# :?:Cowboy shooters?



## john doe. (Aug 26, 2006)

Any cowboy shooters out here? It looks like fun.


----------



## Shipwreck (Jan 26, 2006)

Yes, I love to shoot cowboys. Man, is it fun :smt082 :smt082 :smt082


----------



## scooter (May 9, 2006)

Shipwreck said:


> Yes, I love to shoot cowboys. Man, is it fun :smt082 :smt082 :smt082


I would think this isnt safe when ya live in Texas...yeehaa:mrgreen:


----------



## TomC (Sep 5, 2006)

I have been a cowboy shooter for 6 years. I enjoy it and it is the only competitive shooting sport my wife will do. I shot IPSC before, and the crowd at the cowboy matches are nicer people, IMO.


----------



## SuckLead (Jul 4, 2006)

If I had the cash for all the guns for these things I might join SASS. Was thinking of joining up anyway. I know more than a few people there and it just seems like fun. Someone told me other people will let you use their guns sometimes, too. LOL!


----------



## zipgraver (Aug 28, 2006)

+ + +

* TO DO:
For each statement, state yes or no as to whether it agrees with the forum thread, and quote the words of the thread that decide it. 1. TomC has been a cowboy shooter for six years. 2. TomC's wife takes part in no competitive shooting sport. 3. SuckLead has already joined SASS.

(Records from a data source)
+ + +

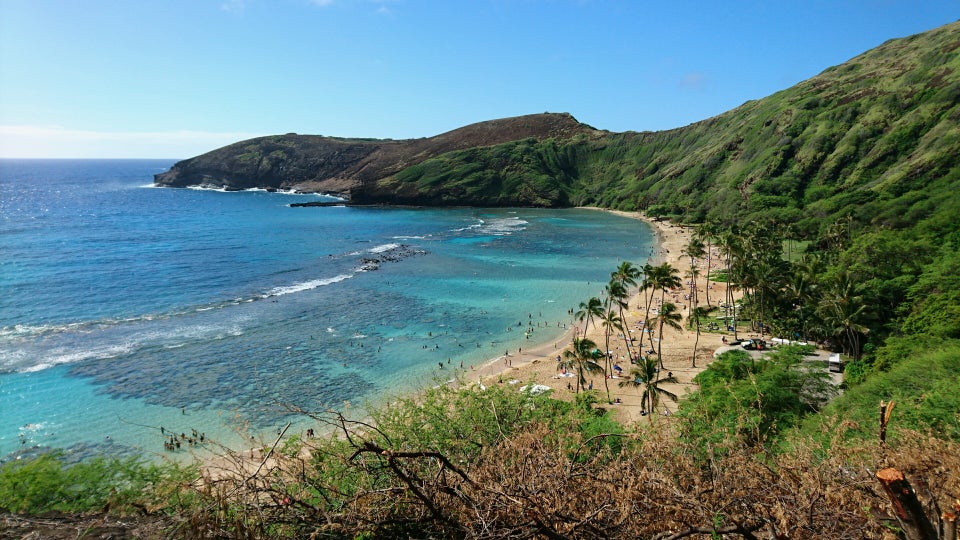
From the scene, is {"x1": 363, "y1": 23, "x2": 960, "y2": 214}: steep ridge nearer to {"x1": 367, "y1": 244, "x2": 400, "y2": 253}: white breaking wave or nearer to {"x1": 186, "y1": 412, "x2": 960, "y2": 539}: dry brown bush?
{"x1": 367, "y1": 244, "x2": 400, "y2": 253}: white breaking wave

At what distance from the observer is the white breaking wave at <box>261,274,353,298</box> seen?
6140cm

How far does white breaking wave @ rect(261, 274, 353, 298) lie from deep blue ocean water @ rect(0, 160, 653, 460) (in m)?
0.29

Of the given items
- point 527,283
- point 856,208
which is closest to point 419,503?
point 527,283

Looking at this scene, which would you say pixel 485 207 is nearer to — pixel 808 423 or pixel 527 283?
pixel 527 283

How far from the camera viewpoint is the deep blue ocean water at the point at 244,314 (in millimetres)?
33469

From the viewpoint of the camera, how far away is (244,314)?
52.4m

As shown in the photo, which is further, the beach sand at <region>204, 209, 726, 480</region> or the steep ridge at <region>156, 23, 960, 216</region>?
the steep ridge at <region>156, 23, 960, 216</region>

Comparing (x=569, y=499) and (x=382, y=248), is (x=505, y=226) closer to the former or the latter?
(x=382, y=248)

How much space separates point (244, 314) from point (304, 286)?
12.9 meters

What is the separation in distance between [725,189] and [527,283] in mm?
81938

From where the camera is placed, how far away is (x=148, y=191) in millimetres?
195375

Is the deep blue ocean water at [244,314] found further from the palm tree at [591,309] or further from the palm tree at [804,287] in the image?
the palm tree at [804,287]

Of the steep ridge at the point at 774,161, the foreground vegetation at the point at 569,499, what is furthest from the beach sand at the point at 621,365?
the steep ridge at the point at 774,161

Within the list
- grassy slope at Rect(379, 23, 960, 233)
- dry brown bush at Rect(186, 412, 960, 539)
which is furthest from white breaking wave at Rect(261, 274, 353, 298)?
grassy slope at Rect(379, 23, 960, 233)
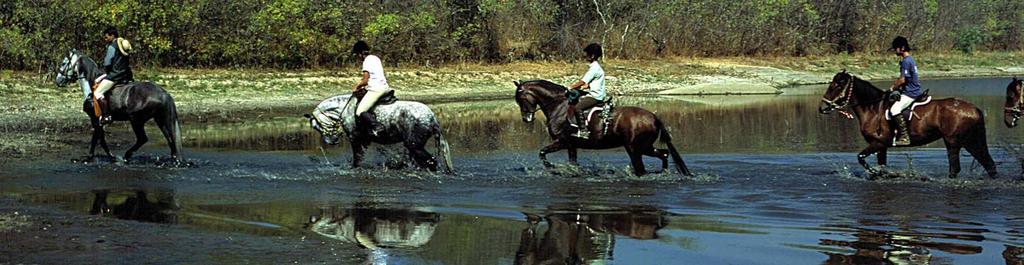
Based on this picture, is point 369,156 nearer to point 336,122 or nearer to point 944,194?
point 336,122

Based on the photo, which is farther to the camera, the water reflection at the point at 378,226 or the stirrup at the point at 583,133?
the stirrup at the point at 583,133

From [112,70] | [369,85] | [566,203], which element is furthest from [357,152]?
[566,203]

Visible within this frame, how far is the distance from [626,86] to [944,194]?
24.3 m

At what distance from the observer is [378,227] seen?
40.2ft

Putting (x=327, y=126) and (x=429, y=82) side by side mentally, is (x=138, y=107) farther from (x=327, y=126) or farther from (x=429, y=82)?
(x=429, y=82)

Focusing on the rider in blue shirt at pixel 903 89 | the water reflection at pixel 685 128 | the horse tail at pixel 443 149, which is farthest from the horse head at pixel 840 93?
the horse tail at pixel 443 149

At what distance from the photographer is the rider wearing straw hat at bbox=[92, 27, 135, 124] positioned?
719 inches

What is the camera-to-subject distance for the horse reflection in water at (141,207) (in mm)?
12859

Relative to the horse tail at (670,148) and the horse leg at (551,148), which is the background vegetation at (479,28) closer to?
the horse leg at (551,148)

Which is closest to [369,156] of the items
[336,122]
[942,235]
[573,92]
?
[336,122]

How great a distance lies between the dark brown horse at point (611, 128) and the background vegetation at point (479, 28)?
18.0 meters

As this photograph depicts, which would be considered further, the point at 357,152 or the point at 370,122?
the point at 357,152

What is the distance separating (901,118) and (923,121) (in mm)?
273

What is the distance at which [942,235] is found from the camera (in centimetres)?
1149
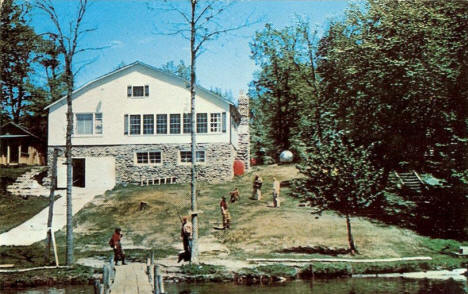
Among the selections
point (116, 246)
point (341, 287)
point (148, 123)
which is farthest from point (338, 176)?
point (148, 123)

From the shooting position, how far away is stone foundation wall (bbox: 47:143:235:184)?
38.4m

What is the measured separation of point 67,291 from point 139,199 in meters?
16.0

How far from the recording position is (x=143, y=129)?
3859 centimetres

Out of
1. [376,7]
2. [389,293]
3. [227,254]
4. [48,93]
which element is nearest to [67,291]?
[227,254]

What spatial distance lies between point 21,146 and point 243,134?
2000 cm

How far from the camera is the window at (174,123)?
38.2m

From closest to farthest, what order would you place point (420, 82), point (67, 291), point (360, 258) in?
point (67, 291), point (360, 258), point (420, 82)

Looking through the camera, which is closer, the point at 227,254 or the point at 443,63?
the point at 227,254

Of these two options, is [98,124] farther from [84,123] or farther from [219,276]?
[219,276]

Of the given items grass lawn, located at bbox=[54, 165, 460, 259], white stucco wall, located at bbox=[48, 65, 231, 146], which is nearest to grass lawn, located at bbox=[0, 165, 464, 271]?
grass lawn, located at bbox=[54, 165, 460, 259]

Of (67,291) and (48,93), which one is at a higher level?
(48,93)

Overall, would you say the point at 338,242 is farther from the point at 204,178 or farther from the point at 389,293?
the point at 204,178

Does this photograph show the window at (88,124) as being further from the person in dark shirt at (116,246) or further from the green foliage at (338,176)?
the green foliage at (338,176)

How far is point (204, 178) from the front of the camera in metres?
38.7
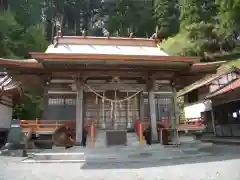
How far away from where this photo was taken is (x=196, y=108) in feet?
76.5

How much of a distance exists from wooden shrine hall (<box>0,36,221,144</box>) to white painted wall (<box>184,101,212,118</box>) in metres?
8.33

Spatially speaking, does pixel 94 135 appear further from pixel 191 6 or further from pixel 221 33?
pixel 191 6

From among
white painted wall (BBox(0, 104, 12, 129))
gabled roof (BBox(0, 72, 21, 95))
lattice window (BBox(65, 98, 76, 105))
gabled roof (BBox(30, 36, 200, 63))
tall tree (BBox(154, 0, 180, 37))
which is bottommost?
white painted wall (BBox(0, 104, 12, 129))

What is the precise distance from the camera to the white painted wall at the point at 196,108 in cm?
2180

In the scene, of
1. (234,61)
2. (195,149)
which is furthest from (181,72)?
(234,61)

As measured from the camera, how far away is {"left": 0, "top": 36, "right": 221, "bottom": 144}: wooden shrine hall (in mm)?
10641

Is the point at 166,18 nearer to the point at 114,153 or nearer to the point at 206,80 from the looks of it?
the point at 206,80

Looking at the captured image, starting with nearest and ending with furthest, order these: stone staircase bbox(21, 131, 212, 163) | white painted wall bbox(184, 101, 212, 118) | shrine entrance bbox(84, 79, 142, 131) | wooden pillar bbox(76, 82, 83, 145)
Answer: stone staircase bbox(21, 131, 212, 163) < wooden pillar bbox(76, 82, 83, 145) < shrine entrance bbox(84, 79, 142, 131) < white painted wall bbox(184, 101, 212, 118)

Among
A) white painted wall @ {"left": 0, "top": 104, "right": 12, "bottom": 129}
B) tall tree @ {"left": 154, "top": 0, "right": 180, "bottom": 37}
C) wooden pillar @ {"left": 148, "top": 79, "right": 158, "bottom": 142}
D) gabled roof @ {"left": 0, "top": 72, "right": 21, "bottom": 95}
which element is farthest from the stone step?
tall tree @ {"left": 154, "top": 0, "right": 180, "bottom": 37}

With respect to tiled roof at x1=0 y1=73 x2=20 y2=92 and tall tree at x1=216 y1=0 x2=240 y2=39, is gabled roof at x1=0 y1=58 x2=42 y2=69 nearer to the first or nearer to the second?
tiled roof at x1=0 y1=73 x2=20 y2=92

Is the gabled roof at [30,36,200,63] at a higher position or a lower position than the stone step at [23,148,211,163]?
higher

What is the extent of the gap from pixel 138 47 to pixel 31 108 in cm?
1208

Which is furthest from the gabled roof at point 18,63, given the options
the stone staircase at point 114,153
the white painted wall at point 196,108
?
the white painted wall at point 196,108

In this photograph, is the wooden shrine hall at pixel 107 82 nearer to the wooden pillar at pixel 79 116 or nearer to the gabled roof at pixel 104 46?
the wooden pillar at pixel 79 116
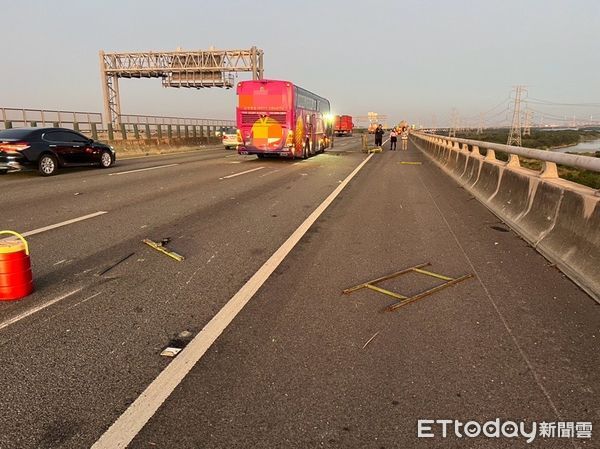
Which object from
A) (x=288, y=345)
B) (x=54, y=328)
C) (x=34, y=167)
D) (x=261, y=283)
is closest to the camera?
(x=288, y=345)

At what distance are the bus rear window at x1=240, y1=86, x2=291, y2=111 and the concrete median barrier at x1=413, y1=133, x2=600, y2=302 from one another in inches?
521

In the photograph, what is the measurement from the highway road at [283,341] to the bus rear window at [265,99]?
15.0m

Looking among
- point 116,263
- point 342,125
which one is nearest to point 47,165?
point 116,263

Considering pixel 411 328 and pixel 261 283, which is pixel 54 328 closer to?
pixel 261 283

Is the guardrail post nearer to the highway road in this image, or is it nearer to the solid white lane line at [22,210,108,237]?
the highway road

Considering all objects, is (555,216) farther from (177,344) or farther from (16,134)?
(16,134)

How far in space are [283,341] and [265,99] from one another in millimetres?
19091

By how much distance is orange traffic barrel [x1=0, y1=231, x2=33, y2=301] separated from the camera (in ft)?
13.4

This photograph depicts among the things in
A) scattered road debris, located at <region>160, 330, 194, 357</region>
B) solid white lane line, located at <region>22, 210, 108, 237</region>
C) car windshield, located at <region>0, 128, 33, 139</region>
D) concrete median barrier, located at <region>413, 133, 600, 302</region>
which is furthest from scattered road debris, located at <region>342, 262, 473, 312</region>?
car windshield, located at <region>0, 128, 33, 139</region>

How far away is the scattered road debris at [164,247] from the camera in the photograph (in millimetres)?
5641

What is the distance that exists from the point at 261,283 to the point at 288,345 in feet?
4.53

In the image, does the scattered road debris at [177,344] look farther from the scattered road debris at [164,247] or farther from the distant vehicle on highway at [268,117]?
the distant vehicle on highway at [268,117]

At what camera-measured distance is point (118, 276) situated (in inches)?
194

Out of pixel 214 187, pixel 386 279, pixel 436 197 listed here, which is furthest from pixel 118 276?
pixel 436 197
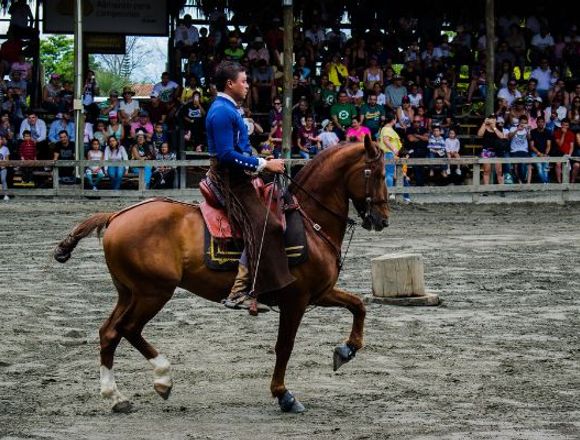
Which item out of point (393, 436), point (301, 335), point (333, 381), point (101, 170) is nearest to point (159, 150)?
point (101, 170)

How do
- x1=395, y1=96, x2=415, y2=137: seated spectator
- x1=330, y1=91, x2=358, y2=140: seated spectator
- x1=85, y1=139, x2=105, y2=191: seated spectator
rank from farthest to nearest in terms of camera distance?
1. x1=395, y1=96, x2=415, y2=137: seated spectator
2. x1=330, y1=91, x2=358, y2=140: seated spectator
3. x1=85, y1=139, x2=105, y2=191: seated spectator

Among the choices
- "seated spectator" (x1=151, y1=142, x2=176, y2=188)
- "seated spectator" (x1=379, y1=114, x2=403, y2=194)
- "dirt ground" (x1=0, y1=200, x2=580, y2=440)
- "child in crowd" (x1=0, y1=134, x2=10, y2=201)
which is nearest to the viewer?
"dirt ground" (x1=0, y1=200, x2=580, y2=440)

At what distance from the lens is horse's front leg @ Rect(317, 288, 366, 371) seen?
9469mm

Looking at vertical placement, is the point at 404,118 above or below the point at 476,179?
above

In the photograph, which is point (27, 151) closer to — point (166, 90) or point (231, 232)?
point (166, 90)

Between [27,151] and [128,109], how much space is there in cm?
251

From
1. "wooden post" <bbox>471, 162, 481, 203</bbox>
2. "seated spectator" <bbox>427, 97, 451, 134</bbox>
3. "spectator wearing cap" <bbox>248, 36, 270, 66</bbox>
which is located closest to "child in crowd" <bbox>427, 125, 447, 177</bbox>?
"wooden post" <bbox>471, 162, 481, 203</bbox>

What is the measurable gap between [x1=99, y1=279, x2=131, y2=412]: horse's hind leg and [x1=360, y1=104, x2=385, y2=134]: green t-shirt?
19.4 metres

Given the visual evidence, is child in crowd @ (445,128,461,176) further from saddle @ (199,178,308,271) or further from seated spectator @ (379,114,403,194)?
saddle @ (199,178,308,271)

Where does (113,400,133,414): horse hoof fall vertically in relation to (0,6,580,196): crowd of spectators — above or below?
below

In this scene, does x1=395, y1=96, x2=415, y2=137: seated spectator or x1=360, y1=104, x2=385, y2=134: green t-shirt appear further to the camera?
x1=395, y1=96, x2=415, y2=137: seated spectator

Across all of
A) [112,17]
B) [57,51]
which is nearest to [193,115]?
[112,17]

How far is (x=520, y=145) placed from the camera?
28922 millimetres

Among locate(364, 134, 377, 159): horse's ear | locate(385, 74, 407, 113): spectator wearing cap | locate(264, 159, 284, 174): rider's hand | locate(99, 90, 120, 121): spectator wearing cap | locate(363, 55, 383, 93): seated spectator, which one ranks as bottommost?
locate(264, 159, 284, 174): rider's hand
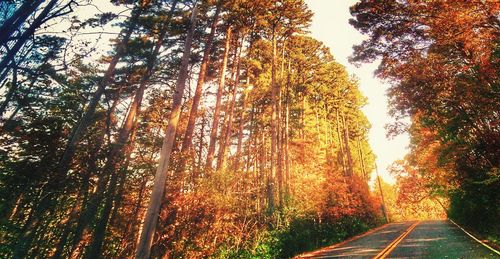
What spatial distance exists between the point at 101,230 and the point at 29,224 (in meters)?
2.11

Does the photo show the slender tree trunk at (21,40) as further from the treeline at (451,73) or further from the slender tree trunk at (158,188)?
the treeline at (451,73)

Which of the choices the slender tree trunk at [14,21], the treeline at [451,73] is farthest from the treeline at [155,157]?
the treeline at [451,73]

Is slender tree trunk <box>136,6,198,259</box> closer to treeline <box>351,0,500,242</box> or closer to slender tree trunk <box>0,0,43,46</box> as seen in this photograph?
slender tree trunk <box>0,0,43,46</box>

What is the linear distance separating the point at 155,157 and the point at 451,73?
45.1ft

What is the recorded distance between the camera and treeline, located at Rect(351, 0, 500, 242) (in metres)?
8.98

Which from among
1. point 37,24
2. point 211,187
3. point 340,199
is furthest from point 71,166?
point 340,199

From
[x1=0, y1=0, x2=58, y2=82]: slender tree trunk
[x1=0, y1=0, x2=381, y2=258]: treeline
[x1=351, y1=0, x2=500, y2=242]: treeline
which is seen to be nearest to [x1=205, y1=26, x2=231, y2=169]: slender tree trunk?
[x1=0, y1=0, x2=381, y2=258]: treeline

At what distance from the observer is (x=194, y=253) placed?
24.9 ft

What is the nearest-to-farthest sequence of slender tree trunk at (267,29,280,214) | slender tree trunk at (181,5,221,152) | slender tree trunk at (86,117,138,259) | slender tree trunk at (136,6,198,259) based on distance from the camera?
slender tree trunk at (136,6,198,259), slender tree trunk at (86,117,138,259), slender tree trunk at (181,5,221,152), slender tree trunk at (267,29,280,214)

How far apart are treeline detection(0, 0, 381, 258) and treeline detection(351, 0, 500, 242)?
6651 mm

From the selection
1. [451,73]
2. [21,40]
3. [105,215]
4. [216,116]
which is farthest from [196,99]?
[451,73]

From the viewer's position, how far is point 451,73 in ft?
34.1

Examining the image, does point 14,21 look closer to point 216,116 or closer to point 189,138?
point 189,138

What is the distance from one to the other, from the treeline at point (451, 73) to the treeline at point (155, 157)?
21.8 feet
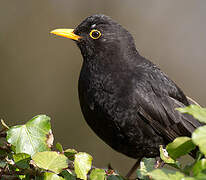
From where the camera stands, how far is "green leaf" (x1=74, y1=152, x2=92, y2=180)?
2.25 meters

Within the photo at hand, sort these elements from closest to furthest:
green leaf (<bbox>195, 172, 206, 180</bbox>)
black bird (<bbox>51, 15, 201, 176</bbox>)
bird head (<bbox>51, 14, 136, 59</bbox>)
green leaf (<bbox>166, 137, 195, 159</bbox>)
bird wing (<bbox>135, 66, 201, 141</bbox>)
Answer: green leaf (<bbox>195, 172, 206, 180</bbox>)
green leaf (<bbox>166, 137, 195, 159</bbox>)
black bird (<bbox>51, 15, 201, 176</bbox>)
bird wing (<bbox>135, 66, 201, 141</bbox>)
bird head (<bbox>51, 14, 136, 59</bbox>)

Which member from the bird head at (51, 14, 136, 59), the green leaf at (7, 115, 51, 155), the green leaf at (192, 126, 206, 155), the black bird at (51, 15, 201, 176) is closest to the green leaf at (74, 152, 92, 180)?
the green leaf at (7, 115, 51, 155)

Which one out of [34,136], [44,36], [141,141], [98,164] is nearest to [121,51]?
[141,141]

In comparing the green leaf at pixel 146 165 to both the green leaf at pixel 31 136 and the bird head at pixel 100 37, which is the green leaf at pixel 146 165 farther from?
the bird head at pixel 100 37

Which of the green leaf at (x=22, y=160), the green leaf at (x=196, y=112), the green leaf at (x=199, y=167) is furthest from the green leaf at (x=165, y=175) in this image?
the green leaf at (x=22, y=160)

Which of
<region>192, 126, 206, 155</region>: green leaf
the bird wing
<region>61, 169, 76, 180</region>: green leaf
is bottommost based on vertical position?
the bird wing

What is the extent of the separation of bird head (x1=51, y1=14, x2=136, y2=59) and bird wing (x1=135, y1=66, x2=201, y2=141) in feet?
1.42

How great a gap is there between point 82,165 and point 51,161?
18cm

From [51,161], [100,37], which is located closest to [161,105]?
[100,37]

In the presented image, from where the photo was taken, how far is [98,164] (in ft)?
25.4

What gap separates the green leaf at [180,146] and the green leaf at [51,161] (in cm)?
66

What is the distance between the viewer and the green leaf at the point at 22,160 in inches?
92.7

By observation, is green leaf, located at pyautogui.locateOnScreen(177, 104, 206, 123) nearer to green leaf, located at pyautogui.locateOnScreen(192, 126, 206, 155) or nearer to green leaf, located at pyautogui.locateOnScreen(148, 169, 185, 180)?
green leaf, located at pyautogui.locateOnScreen(192, 126, 206, 155)

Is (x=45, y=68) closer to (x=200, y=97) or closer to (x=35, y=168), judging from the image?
(x=200, y=97)
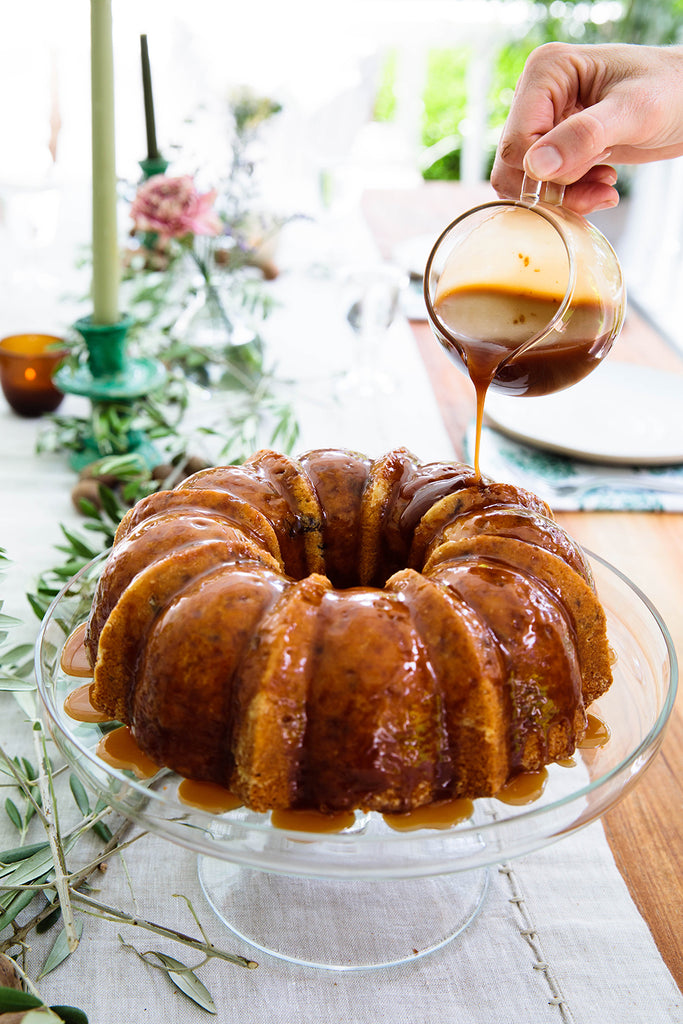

+ + +

* COMPLETE ANSWER:
1. Yes: "I have been a cowboy shooter for 6 years."
2. No: "it is the only competitive shooting sport my wife will do."
3. No: "If I had the cash for all the guns for these things I might join SASS."